Goldplat's business is to use standard, off-the shelf technology in specific sequences and add processing techniques from other extractive industries to improve the traditional gold recovery yields.
Because of the volumes of material that need to be processed, it's primarily interested in mature mining operations as start-ups need time to build up sufficient waste material.
And gold "one of the most mobile elements", gets everywhere, onto and into the areas surrounding the operational equipment, which Goldplat plc will then clean for their clients.
"We would like is to be in a position where we can provide both an advisory and an extractive service to the client whereby we can show a transparent mass balance of where their "lost gold" is currently ending up and how they can maximise their recovery by Goldplat coming in and recovering that gold for them," Lamming says.
A key advantage for client's is that Goldplat is not interested in producing ounces of gold but producing profits, so it's happy to send whatever ounces they produce back to the operation, which often suits their client.
"Specifically at the moment when some operations are struggling to make their call and every last ounce of gold is important," Lamming adds.
And as the company's aligned to gold production it's able to move into countries where mining is taking off, like Burkina Faso.
Five years ago the country had no gold production and now it's the fifth largest gold producer in Africa with mature operations and some of the bigger companies like IAMGOLD and Semafo operating there.
"We are now looking for long-term offtake agreements from the mining industry - it allows us to design and cost our plants more efficiently, and to manage our capex profile more effectively," says Lamming. "As a mining services company we will follow where the growth is and where our clients go."
He points to Tanzania, Africa's third largest gold producer, as another country that Goldplat is already looking at, as the company moves to set up an East African operation.
Moving mostly 'ex-pat' staff from its mature operations to the relevant countries, it trains up local employees onsite.
"As time goes by you decrease the numbers of ex-pat employees and retain those skills in country," Lamming says.
It's key when moving into new countries to have effective dialogue and deliver a service. Lamming believes Goldplat is a "value-add for any country" as it recovers a lot of gold that would otherwise be lost.
Indeed he sees Goldplat as "a bit of a green gold type company" as it also helps to reduce the environmental impact of small scale mining by providing an environmentally friendly recovery process where the alternative is to use toxic elements including mercury and intense cyanidation with their adverse effects on the environment.

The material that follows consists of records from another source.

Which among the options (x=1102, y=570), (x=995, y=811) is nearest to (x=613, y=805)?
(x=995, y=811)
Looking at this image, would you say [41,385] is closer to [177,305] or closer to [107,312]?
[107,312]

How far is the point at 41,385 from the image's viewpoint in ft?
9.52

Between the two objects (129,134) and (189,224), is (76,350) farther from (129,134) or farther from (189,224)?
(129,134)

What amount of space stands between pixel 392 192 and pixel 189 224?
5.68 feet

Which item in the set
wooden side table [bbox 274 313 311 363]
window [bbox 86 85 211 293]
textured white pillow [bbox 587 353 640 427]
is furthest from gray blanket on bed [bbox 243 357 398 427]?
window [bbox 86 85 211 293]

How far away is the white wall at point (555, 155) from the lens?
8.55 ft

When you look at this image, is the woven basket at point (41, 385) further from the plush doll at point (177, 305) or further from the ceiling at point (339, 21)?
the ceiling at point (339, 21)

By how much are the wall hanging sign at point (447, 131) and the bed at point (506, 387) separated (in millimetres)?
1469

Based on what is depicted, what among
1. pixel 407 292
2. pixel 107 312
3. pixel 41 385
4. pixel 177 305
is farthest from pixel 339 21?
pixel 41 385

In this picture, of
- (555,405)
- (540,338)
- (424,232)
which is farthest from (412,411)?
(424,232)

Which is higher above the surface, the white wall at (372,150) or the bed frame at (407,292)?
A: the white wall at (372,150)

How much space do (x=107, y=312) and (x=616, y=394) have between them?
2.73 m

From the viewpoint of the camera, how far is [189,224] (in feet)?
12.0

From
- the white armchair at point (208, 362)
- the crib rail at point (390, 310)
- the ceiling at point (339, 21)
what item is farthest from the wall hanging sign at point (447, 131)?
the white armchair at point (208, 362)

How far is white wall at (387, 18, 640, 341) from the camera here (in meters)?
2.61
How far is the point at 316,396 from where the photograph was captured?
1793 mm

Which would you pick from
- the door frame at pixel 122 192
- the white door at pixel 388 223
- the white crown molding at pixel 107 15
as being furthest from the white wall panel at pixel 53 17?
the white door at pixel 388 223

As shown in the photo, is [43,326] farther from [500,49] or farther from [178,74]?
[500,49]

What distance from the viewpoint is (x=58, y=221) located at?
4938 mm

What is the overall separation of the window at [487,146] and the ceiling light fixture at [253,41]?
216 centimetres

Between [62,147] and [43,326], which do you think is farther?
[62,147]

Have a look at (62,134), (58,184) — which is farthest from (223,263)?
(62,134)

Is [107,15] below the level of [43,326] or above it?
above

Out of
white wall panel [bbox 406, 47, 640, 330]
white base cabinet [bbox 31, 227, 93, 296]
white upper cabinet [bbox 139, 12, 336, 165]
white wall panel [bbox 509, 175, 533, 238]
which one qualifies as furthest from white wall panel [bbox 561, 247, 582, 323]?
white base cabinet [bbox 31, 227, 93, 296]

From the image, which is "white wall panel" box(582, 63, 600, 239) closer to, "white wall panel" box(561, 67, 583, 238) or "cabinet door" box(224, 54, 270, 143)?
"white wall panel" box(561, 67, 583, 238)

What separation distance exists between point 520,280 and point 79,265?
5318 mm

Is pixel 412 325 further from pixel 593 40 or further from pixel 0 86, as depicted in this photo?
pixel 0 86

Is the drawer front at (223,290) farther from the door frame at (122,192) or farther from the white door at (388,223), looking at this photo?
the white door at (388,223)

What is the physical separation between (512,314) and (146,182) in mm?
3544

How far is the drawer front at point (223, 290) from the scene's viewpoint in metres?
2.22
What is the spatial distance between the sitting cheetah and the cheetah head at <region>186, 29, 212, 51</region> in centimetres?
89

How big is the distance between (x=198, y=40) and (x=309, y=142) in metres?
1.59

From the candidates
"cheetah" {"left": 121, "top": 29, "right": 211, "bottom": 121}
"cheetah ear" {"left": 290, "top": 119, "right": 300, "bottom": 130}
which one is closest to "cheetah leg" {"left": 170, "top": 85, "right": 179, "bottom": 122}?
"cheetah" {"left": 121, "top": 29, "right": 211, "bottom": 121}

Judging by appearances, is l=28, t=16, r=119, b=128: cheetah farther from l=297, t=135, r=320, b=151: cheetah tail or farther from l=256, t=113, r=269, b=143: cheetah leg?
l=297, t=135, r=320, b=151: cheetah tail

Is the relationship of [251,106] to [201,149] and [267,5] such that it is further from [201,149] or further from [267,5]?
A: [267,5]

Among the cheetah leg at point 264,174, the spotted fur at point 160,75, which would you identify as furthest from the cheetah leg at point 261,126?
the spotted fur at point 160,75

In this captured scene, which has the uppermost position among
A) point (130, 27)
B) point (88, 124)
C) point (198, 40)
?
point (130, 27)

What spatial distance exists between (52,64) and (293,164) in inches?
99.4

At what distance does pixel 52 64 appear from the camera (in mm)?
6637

Importantly, the company has built strong relationships with governments, particularly in Ghana, which has supported Goldplat strongly, and where it is aiming to consolidate and expand its traditional recovery operation. The company, which started "in its current form" in the early 2000's, used the funds from its 2006 listing to develop its Ghanaian operation in the free port of Tema.
Strong in South Africa, it's got a good reputation and enough flexibility to offer different recovery options with its processing circuits. It's consolidated there too - increasing capacity with a new CIL plant to process its own tailings and buying another rotary kiln, effectively doubling its production capacity of wood chips.
And having two rotary kilns will also allow it to treat electrical waste for the first time - one to process the material and the other to deal with the by-product of noxious gases.
Lamming is optimistic. "The key thing is to have sustainable growth going forward while at the same time reducing our exposure to the volatility in the gold price," he says.
Best case scenario? A growing number of recovery operations in Africa that are underpinned by long-term offtake agreements with the major gold mining companies.